WHAT TO WORK ON:
A. Translate this sentence from the court case summary into Spanish: "Appeals from judgment order dismissing claim of aider and abettor liability of purchaser of real estate assets of trust, sold in alleged breach of fiduciary duty of trustees; and from dismissal after trial of claim for restitution from purchaser as constructive trustee; and from incidental rulings and orders made during the litigation."
B. In the court case summary, in which state is San Francisco Real Estate Investors, Inc. incorporated?
C. Pick up the court case summary after its final sentence and keep writing.

EXCERPTED PASSAGE:
TERRYDALE LIQUIDATING TRUST, PLAINTIFF-APPELLANT,
v.
HERBERT BARNESS, JOHN F. BISHOP, EDGAR H. CHAPPELL, CHARLES W. CORBITT, GEORGE S. MANN, BROOKS WALKER, JR., LOUIS W. WALKER, AND CHARLES M. WILLIAMS, INDIVIDUALLY AND AS TRUSTEES OF, AND DAVID R. BRYANT AS TRUSTEE OF SAN FRANCISCO REAL ESTATE INVESTORS, AND KEITH L. BROWN, INDIVIDUALLY, AND AS SAN FRANCISCO REAL ESTATE INVESTORS, INC., DEFENDANTS-APPELLEES. SAN FRANCISCO REAL ESTATE INVESTORS, INC., A DELAWARE CORPORATION, SUCCESSOR IN INTEREST TO SAN FRANCISCO REAL ESTATE INVESTORS, A CALIFORNIA REAL ESTATE INVESTMENT TRUST, COUNTERCLAIMANT AND THIRD-PARTY PLAINTIFF, V. TERRY-DALE LIQUIDATING TRUST, A NEW YORK BUSINESS TRUST: TERRYDALE REALTY TRUST, A MISSOURI BUSINESS TRUST: OLIVER R. GRACE, OLIVER R. GRACE, JR., EMILIO G. COLLADO, WILLIAM BOLTON, AND ROBERT A. POSNER, INDIVIDUALLY AND AS TRUSTEES OF TERRYDALE LIQUIDATING TRUST; J. RUSSELL GRAMLICH, J. HARLAN STAMPER, THOMAS J. MURPHY, JOHN D. O'FLAHERTY, AND JOHN J. GRAMLICH, INDIVIDUALLY AND AS TRUSTEES OF TERRYDALE REALTY TRUST; LINCOLN TOWER BUILDING CO., A COLORADO PARTNERSHIP, SUBDALE CORPORATION, A NEW YORK CORPORATION, MORRIS, LARSON, KING, STAMPER & BOLD, A MISSOURI PROFESSIONAL CORPORATION, HARRY A. MORRIS, ROY A. LARSON, THOMAS E. KING, J. HARLAN STAMPER, LAWRENCE R. BOLD, LYNN C. HOOVER, DONALD H. LOUDON, GORDON N. MYERSON, STEVEN H. GOODMAN, TOMMY W. TAYLOR, LAURENCE R. TUCKER, DAVID M. RHODES, ROBERT B. KEIM, JACK W. ISLEY, JR., THOMAS R. LARSON, STEVEN G. EMERSON, GREGORY M. KRATOFIL, JOHN A. KOEPKE, AND JOHN R. COCKLE, INDIVIDUALLY AND AS PARTNERS OF MORRIS, LARSON, KING, STAMPER & BOLD, COUNTERCLAIMANT AND THIRD-PARTY DEFENDANTS



Appeals from judgment order dismissing claim of aider and abettor liability of purchaser of real estate assets of trust, sold in alleged breach of fiduciary duty of trustees; and from dismissal after trial of claim for restitution from purchaser as constructive trustee; and from incidental rulings and orders made during the litigation. Affirmed.

[Stored dataset items]
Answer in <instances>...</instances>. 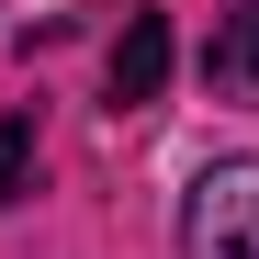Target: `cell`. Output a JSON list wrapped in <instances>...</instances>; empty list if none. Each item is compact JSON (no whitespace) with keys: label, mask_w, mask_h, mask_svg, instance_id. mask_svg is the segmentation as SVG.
Wrapping results in <instances>:
<instances>
[{"label":"cell","mask_w":259,"mask_h":259,"mask_svg":"<svg viewBox=\"0 0 259 259\" xmlns=\"http://www.w3.org/2000/svg\"><path fill=\"white\" fill-rule=\"evenodd\" d=\"M181 259H259V158H214L181 203Z\"/></svg>","instance_id":"cell-1"},{"label":"cell","mask_w":259,"mask_h":259,"mask_svg":"<svg viewBox=\"0 0 259 259\" xmlns=\"http://www.w3.org/2000/svg\"><path fill=\"white\" fill-rule=\"evenodd\" d=\"M158 79H169V23L136 12V23H124V46H113V102H124V113L158 102Z\"/></svg>","instance_id":"cell-2"},{"label":"cell","mask_w":259,"mask_h":259,"mask_svg":"<svg viewBox=\"0 0 259 259\" xmlns=\"http://www.w3.org/2000/svg\"><path fill=\"white\" fill-rule=\"evenodd\" d=\"M23 181H34V124L12 113V124H0V203H12Z\"/></svg>","instance_id":"cell-4"},{"label":"cell","mask_w":259,"mask_h":259,"mask_svg":"<svg viewBox=\"0 0 259 259\" xmlns=\"http://www.w3.org/2000/svg\"><path fill=\"white\" fill-rule=\"evenodd\" d=\"M214 79H226V91H259V0H237V12L214 23Z\"/></svg>","instance_id":"cell-3"}]
</instances>
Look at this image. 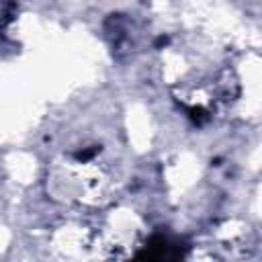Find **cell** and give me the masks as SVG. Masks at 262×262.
<instances>
[{"mask_svg": "<svg viewBox=\"0 0 262 262\" xmlns=\"http://www.w3.org/2000/svg\"><path fill=\"white\" fill-rule=\"evenodd\" d=\"M139 256H145V258H180L182 248H180V242H174L170 235L156 233L149 237L145 252H141Z\"/></svg>", "mask_w": 262, "mask_h": 262, "instance_id": "cell-1", "label": "cell"}]
</instances>
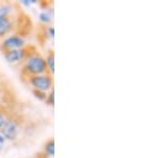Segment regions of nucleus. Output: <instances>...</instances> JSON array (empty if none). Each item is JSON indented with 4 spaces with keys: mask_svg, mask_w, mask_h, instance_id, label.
Masks as SVG:
<instances>
[{
    "mask_svg": "<svg viewBox=\"0 0 160 158\" xmlns=\"http://www.w3.org/2000/svg\"><path fill=\"white\" fill-rule=\"evenodd\" d=\"M40 124V120L30 115L25 106L20 104L8 113L6 123L0 129V133L8 141L22 143L38 133Z\"/></svg>",
    "mask_w": 160,
    "mask_h": 158,
    "instance_id": "1",
    "label": "nucleus"
},
{
    "mask_svg": "<svg viewBox=\"0 0 160 158\" xmlns=\"http://www.w3.org/2000/svg\"><path fill=\"white\" fill-rule=\"evenodd\" d=\"M19 63V72L22 79H26L27 77L34 76V75L50 74L48 72L47 65H46L45 58H43L38 50L29 55L25 60H22Z\"/></svg>",
    "mask_w": 160,
    "mask_h": 158,
    "instance_id": "2",
    "label": "nucleus"
},
{
    "mask_svg": "<svg viewBox=\"0 0 160 158\" xmlns=\"http://www.w3.org/2000/svg\"><path fill=\"white\" fill-rule=\"evenodd\" d=\"M22 80L27 81L31 87H33L34 90H38L45 93H48L51 89H53V77L50 74L34 75V76H29Z\"/></svg>",
    "mask_w": 160,
    "mask_h": 158,
    "instance_id": "3",
    "label": "nucleus"
},
{
    "mask_svg": "<svg viewBox=\"0 0 160 158\" xmlns=\"http://www.w3.org/2000/svg\"><path fill=\"white\" fill-rule=\"evenodd\" d=\"M38 48L34 45H30V44H26L22 48L19 49H13V50L3 51L2 55L6 58V60L10 63H17V62H22L25 60L28 56L37 51Z\"/></svg>",
    "mask_w": 160,
    "mask_h": 158,
    "instance_id": "4",
    "label": "nucleus"
},
{
    "mask_svg": "<svg viewBox=\"0 0 160 158\" xmlns=\"http://www.w3.org/2000/svg\"><path fill=\"white\" fill-rule=\"evenodd\" d=\"M26 45L25 38L20 35L17 34H12L3 38L2 43L0 44V50L1 53L8 50H13V49H19L22 48Z\"/></svg>",
    "mask_w": 160,
    "mask_h": 158,
    "instance_id": "5",
    "label": "nucleus"
},
{
    "mask_svg": "<svg viewBox=\"0 0 160 158\" xmlns=\"http://www.w3.org/2000/svg\"><path fill=\"white\" fill-rule=\"evenodd\" d=\"M45 62L48 72L50 73V75H53V72H55V53H53V49H49L47 57L45 58Z\"/></svg>",
    "mask_w": 160,
    "mask_h": 158,
    "instance_id": "6",
    "label": "nucleus"
},
{
    "mask_svg": "<svg viewBox=\"0 0 160 158\" xmlns=\"http://www.w3.org/2000/svg\"><path fill=\"white\" fill-rule=\"evenodd\" d=\"M43 153L48 157H53V155H55V140H53V138L47 140L45 142Z\"/></svg>",
    "mask_w": 160,
    "mask_h": 158,
    "instance_id": "7",
    "label": "nucleus"
},
{
    "mask_svg": "<svg viewBox=\"0 0 160 158\" xmlns=\"http://www.w3.org/2000/svg\"><path fill=\"white\" fill-rule=\"evenodd\" d=\"M12 109H14V108H8V107H4V106L0 105V129L2 128V126H3L4 123H6L8 113H9Z\"/></svg>",
    "mask_w": 160,
    "mask_h": 158,
    "instance_id": "8",
    "label": "nucleus"
},
{
    "mask_svg": "<svg viewBox=\"0 0 160 158\" xmlns=\"http://www.w3.org/2000/svg\"><path fill=\"white\" fill-rule=\"evenodd\" d=\"M38 19H40L42 23H44V24H48V23L51 22V15H49L48 11H44L42 13H40Z\"/></svg>",
    "mask_w": 160,
    "mask_h": 158,
    "instance_id": "9",
    "label": "nucleus"
},
{
    "mask_svg": "<svg viewBox=\"0 0 160 158\" xmlns=\"http://www.w3.org/2000/svg\"><path fill=\"white\" fill-rule=\"evenodd\" d=\"M45 102H46V104H48V105L53 106V104H55V90L53 89H51L50 91L47 93V96H46Z\"/></svg>",
    "mask_w": 160,
    "mask_h": 158,
    "instance_id": "10",
    "label": "nucleus"
},
{
    "mask_svg": "<svg viewBox=\"0 0 160 158\" xmlns=\"http://www.w3.org/2000/svg\"><path fill=\"white\" fill-rule=\"evenodd\" d=\"M32 93L34 94V96L38 98L40 100H45L46 99V96H47V93L45 92H42V91H38V90H32Z\"/></svg>",
    "mask_w": 160,
    "mask_h": 158,
    "instance_id": "11",
    "label": "nucleus"
},
{
    "mask_svg": "<svg viewBox=\"0 0 160 158\" xmlns=\"http://www.w3.org/2000/svg\"><path fill=\"white\" fill-rule=\"evenodd\" d=\"M6 142H7L6 138H4V137H3V135H2L1 133H0V151H1V150L3 149L4 144H6Z\"/></svg>",
    "mask_w": 160,
    "mask_h": 158,
    "instance_id": "12",
    "label": "nucleus"
},
{
    "mask_svg": "<svg viewBox=\"0 0 160 158\" xmlns=\"http://www.w3.org/2000/svg\"><path fill=\"white\" fill-rule=\"evenodd\" d=\"M46 33H47L49 37L52 38H53V27H48V28H46Z\"/></svg>",
    "mask_w": 160,
    "mask_h": 158,
    "instance_id": "13",
    "label": "nucleus"
},
{
    "mask_svg": "<svg viewBox=\"0 0 160 158\" xmlns=\"http://www.w3.org/2000/svg\"><path fill=\"white\" fill-rule=\"evenodd\" d=\"M37 158H48V156H46V155L42 152V153H38Z\"/></svg>",
    "mask_w": 160,
    "mask_h": 158,
    "instance_id": "14",
    "label": "nucleus"
}]
</instances>
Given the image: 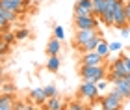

ANSWERS PER TASK:
A. Apelaciones contra la orden de sentencia que desestimó la reclamación de responsabilidad como cómplice e instigador del comprador de los bienes inmuebles del fideicomiso, vendidos en presunto incumplimiento del deber fiduciario de los fideicomisarios; contra la desestimación, tras el juicio, de la reclamación de restitución contra el comprador como fideicomisario implícito; y contra las resoluciones y órdenes incidentales dictadas durante el litigio.

B. Delaware.

C.
Oakes, Miner, Circuit Judges, and Pollack, District Judges.*fn*

Author: Per Curiam

Per Curiam:

This appeal grows out of six years of litigation stemming from an unsuccessful struggle in 1981 for control of a registered Missouri real estate investment trust, Terrydale Realty Trust ("TRT").

On January 9, 1981, BCG Associates ("BCG"), a New York partnership, made an unsolicited tender offer for 34.7% of the shares of TRT, offering $33.50 per share, in cash. The purpose of the offeror was to obtain control of TRT. Had the shares been acquired under the offer, when added to the 17.9% interest already owned by BCG's principals, it would have given BCG absolute control of TRT. Allowing for proration of tendered shares, the TRT stockholders would have had only a small amount of their shares purchased for cash, with the remainder being returned to them.

The trustees, believing that the tender offer was not acceptable, sought to obtain a better offer from BCG, viz., an agreement on its part to acquire 100% of TRT's shares at the $33.50 price, but BCG refused to amend its offer to include all shares to TRT. The trustees would not have opposed BCG's tender had it been for all of the TRT shares.

There were substantial disadvantages for TRT's stockholders apparent in BCG's partial offer, including loss of TRT's favorable tax status, a probable decline in marketability of its shares, and possibly cessation of its status as a reporting company under the Federal Securities Laws, among other things.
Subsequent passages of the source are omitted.